04Vulnerable & Fixed Patterns

Vulnerable pattern
import tempfile
import os

# Vulnerable: predictable filename in shared temp directory
temp_filename = f"/tmp/app_session_{os.getuid()}.txt"
with open(temp_filename, "w") as f:
    f.write(session_token)

# File is world-readable by default; attacker can read it
# or create a symlink at that path before this code runs

Why it's vulnerable:
The filename is predictable and the file is created in a world-writable directory with default permissions, allowing other users or processes to read, replace, or symlink it.

Fixed pattern
import tempfile

# Fixed: use tempfile.NamedTemporaryFile for secure creation
with tempfile.NamedTemporaryFile(mode='w', delete=False, dir='/tmp') as f:
    temp_filename = f.name
    f.write(session_token)

# File is created with mode 0600 (readable/writable by owner only)
# Filename is cryptographically random and unique
Vulnerable pattern
<?php
// Vulnerable: predictable filename in /tmp
$temp_file = "/tmp/upload_" . $_SESSION['user_id'] . ".tmp";
$_FILES['document']['tmp_name'] = $temp_file;
move_uploaded_file($_FILES['document']['tmp_name'], $temp_file);

// Attacker can predict the filename and replace it
// or read sensitive data before the application processes it
?>

Why it's vulnerable:
The filename is constructed from a predictable user ID and stored in a world-writable directory. An attacker can create a symlink or file at that path before the upload completes.

Fixed pattern
<?php
// Fixed: use sys_get_temp_dir() and uniqid() or random bytes
$temp_file = sys_get_temp_dir() . DIRECTORY_SEPARATOR . 
             'upload_' . bin2hex(random_bytes(16)) . '.tmp';
chmod($temp_file, 0600);  // Restrict to owner only
move_uploaded_file($_FILES['document']['tmp_name'], $temp_file);

// Filename is cryptographically random; permissions are restrictive
?>

05Prevention Checklist

Use language-provided secure temp file functions (tempfile.NamedTemporaryFile in Python, tempnam() or sys_get_temp_dir() in PHP) that generate cryptographically random names and set restrictive permissions automatically.
Never construct temp filenames using predictable data (user IDs, timestamps, sequential numbers). Use cryptographic randomness (random_bytes(), secrets module, or OS-level random sources).
Set file permissions to 0600 (owner read/write only) immediately after creation; do not rely on default umask.
Avoid storing sensitive data (tokens, keys, PII) in temp files. If unavoidable, encrypt the contents and delete the file as soon as it is no longer needed.
Use a dedicated, application-controlled temp directory with restrictive permissions (0700) rather than system-wide /tmp or %TEMP% if possible.
On multi-user systems, verify that the temp directory itself is not world-writable and that the application runs with minimal privileges.

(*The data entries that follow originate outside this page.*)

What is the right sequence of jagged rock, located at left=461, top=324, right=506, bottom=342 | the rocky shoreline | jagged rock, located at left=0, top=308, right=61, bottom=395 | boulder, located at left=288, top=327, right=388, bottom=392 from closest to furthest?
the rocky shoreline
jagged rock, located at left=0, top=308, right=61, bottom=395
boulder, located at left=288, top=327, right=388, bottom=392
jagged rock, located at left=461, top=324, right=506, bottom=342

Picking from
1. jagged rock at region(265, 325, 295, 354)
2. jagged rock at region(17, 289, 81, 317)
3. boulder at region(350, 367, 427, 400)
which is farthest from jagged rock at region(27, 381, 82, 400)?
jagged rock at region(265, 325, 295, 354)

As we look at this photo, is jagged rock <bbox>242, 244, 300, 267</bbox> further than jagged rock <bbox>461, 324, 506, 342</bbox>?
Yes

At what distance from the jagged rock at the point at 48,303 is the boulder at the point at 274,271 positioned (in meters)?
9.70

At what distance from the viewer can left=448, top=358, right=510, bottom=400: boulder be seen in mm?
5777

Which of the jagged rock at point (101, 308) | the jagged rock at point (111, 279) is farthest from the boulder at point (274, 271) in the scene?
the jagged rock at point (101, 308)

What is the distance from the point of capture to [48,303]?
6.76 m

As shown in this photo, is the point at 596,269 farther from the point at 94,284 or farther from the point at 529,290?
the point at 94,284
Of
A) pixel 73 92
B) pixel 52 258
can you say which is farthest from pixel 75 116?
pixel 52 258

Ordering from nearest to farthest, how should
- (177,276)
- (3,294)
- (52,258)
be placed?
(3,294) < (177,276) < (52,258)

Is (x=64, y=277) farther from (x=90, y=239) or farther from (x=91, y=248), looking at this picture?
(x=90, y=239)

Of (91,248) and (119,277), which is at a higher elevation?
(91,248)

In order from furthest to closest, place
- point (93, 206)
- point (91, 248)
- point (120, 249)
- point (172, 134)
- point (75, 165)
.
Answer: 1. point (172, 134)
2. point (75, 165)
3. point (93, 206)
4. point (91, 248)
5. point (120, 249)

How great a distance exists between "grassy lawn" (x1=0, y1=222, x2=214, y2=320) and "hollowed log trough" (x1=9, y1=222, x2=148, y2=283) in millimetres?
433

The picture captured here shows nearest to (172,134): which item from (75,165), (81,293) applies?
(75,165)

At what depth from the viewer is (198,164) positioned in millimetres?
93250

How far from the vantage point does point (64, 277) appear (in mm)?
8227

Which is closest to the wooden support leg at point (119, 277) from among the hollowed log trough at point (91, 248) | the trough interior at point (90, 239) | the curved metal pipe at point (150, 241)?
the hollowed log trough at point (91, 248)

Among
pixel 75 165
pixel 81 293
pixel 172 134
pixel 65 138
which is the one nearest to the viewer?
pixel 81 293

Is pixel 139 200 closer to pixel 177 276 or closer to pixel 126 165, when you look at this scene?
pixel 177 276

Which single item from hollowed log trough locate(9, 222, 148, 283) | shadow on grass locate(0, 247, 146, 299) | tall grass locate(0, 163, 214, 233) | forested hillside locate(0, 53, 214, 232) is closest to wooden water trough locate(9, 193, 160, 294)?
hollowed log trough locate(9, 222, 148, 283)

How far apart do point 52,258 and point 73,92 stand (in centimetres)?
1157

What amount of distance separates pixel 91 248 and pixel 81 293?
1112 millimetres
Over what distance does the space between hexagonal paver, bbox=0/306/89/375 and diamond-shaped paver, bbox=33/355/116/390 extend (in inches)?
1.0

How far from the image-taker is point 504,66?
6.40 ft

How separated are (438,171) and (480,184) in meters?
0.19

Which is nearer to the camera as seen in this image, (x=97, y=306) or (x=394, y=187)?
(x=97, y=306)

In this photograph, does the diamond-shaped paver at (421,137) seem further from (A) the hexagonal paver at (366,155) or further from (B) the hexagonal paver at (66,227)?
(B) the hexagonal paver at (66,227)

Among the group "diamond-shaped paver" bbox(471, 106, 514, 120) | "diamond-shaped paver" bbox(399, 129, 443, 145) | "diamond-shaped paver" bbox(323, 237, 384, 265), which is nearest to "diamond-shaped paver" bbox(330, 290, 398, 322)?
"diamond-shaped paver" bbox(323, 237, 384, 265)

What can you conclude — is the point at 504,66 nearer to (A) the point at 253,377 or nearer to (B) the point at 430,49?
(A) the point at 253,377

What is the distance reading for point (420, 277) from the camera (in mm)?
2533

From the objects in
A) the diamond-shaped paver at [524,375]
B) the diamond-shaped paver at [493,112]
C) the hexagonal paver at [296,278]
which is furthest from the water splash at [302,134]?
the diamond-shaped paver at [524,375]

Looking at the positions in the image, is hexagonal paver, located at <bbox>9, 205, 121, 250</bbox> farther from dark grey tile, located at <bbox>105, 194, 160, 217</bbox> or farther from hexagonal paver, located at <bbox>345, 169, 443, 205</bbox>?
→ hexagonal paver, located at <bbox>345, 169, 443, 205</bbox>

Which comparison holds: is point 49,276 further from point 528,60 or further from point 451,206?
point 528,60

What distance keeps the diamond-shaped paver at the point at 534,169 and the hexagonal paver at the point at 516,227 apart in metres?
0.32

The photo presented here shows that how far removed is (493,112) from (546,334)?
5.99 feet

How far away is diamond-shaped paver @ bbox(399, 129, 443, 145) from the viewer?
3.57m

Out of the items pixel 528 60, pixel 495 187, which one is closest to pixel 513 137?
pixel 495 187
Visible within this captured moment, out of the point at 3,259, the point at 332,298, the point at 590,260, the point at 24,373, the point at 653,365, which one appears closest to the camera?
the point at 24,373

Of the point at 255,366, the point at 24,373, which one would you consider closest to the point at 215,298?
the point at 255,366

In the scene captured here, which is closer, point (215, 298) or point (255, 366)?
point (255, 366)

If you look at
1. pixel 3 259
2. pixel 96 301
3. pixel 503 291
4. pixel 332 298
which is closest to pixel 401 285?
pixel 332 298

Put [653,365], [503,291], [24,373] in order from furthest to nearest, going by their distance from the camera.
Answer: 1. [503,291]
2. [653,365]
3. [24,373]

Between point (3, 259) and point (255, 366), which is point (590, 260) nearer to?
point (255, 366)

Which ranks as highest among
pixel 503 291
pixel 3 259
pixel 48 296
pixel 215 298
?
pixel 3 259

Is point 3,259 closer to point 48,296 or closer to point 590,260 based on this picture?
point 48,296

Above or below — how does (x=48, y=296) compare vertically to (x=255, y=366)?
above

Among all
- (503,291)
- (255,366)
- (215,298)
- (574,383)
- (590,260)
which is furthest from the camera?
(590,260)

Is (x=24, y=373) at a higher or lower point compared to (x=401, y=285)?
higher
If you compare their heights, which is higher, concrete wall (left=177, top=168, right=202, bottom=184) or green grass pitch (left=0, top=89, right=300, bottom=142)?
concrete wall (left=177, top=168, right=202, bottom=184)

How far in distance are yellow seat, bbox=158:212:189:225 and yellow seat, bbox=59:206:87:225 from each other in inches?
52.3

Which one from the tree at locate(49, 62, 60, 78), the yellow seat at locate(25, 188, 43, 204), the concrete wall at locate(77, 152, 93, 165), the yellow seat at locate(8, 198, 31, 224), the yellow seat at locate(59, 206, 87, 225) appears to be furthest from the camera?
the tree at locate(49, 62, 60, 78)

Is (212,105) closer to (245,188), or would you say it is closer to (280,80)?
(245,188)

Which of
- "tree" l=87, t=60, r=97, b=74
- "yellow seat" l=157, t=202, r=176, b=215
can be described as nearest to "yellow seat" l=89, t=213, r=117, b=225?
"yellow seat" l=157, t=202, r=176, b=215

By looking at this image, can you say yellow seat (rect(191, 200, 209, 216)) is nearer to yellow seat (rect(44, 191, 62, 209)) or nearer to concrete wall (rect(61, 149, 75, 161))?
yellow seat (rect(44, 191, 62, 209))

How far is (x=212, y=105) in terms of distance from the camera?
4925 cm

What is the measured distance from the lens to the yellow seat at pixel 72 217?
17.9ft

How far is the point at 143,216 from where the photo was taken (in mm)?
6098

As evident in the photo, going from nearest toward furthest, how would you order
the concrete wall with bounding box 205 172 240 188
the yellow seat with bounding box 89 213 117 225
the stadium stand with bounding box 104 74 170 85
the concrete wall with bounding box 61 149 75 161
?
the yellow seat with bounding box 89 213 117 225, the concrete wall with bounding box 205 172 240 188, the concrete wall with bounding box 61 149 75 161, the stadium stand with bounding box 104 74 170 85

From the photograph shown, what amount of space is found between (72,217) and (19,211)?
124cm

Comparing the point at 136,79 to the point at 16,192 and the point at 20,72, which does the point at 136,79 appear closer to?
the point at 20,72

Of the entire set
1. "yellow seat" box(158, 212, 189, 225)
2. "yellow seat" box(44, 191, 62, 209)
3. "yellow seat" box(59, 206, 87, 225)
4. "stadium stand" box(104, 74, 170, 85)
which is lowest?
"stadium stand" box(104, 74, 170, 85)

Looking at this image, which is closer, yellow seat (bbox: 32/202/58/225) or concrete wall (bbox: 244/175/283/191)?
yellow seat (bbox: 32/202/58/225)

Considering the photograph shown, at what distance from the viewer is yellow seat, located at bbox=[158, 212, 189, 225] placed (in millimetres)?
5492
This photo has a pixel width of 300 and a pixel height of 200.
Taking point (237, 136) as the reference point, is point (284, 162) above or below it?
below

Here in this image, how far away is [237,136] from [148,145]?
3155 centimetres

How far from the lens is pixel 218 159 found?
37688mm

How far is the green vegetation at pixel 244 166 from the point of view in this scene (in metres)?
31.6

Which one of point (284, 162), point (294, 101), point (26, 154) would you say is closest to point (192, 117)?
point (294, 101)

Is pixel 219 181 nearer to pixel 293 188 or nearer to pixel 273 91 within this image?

06Signs You May Already Be Affected

Check for unexpected files in system temp directories (/tmp, /var/tmp, %TEMP%) with names matching your application's pattern. Review application logs for errors related to temp file creation or permission denial. On multi-user systems, verify that temp files created by your application are not readable by other users (use ls -la /tmp | grep <app_name>). If you find world-readable temp files or symlinks pointing to sensitive system files, investigate whether an attacker has exploited this weakness.